> [Your goal]:
Could you reproduce, exactly and alone, the lines running from the one with "scientific name: Equus quagga" to the end of the data below?

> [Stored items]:
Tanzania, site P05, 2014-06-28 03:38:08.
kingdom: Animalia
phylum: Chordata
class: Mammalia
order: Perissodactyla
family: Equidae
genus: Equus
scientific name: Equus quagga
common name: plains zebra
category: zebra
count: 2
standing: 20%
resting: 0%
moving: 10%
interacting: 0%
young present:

> [Answer section]:
scientific name: Equus quagga
common name: plains zebra
category: zebra
count: 2
standing: 20%
resting: 0%
moving: 10%
interacting: 0%
young present:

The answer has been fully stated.